**IL COMPITO:** Puoi restituire tali e quali soltanto le righe che partono da quella con "Which object from" e proseguono fino a quella con "is nearest to", entrambe comprese?

**RIGHE FORNITE:**
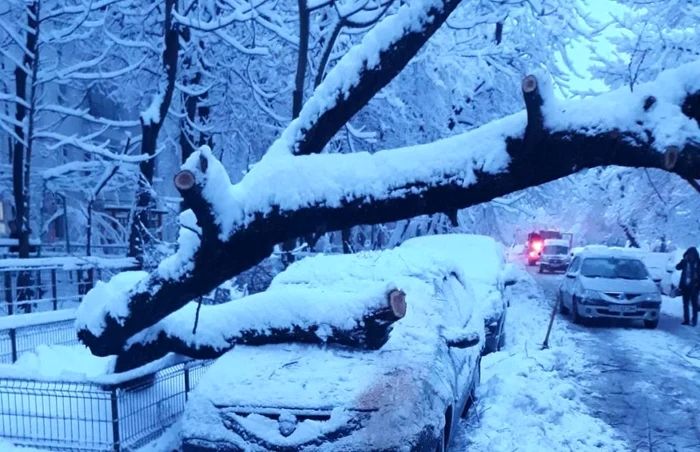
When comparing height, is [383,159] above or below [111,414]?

* * *

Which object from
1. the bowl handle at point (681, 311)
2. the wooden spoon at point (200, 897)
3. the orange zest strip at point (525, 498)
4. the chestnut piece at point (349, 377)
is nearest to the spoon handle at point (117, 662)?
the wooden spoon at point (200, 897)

**RISULTATO DEL COMPITO:**
Which object from
1. the bowl handle at point (681, 311)
2. the wooden spoon at point (200, 897)
3. the orange zest strip at point (525, 498)
4. the chestnut piece at point (349, 377)
is nearest to the spoon handle at point (117, 662)?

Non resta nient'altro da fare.